Stored data -
· · ·
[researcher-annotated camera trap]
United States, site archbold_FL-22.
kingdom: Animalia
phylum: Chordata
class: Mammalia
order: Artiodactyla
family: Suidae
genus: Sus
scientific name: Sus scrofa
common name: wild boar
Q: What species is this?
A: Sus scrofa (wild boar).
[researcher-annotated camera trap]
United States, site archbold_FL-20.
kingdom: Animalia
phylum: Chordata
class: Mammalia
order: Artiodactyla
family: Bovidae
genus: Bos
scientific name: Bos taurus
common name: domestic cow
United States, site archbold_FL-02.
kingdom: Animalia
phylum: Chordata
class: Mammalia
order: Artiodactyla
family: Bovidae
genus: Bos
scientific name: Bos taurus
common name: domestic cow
· · ·
Exercise instructions - Using the data above, return each line exactly as written.

Solution for this task -
[researcher-annotated camera trap]
United States, site archbold_FL-22.
kingdom: Animalia
phylum: Chordata
class: Mammalia
order: Artiodactyla
family: Suidae
genus: Sus
scientific name: Sus scrofa
common name: wild boar
Q: What species is this?
A: Sus scrofa (wild boar).
[researcher-annotated camera trap]
United States, site archbold_FL-20.
kingdom: Animalia
phylum: Chordata
class: Mammalia
order: Artiodactyla
family: Bovidae
genus: Bos
scientific name: Bos taurus
common name: domestic cow
United States, site archbold_FL-02.
kingdom: Animalia
phylum: Chordata
class: Mammalia
order: Artiodactyla
family: Bovidae
genus: Bos
scientific name: Bos taurus
common name: domestic cow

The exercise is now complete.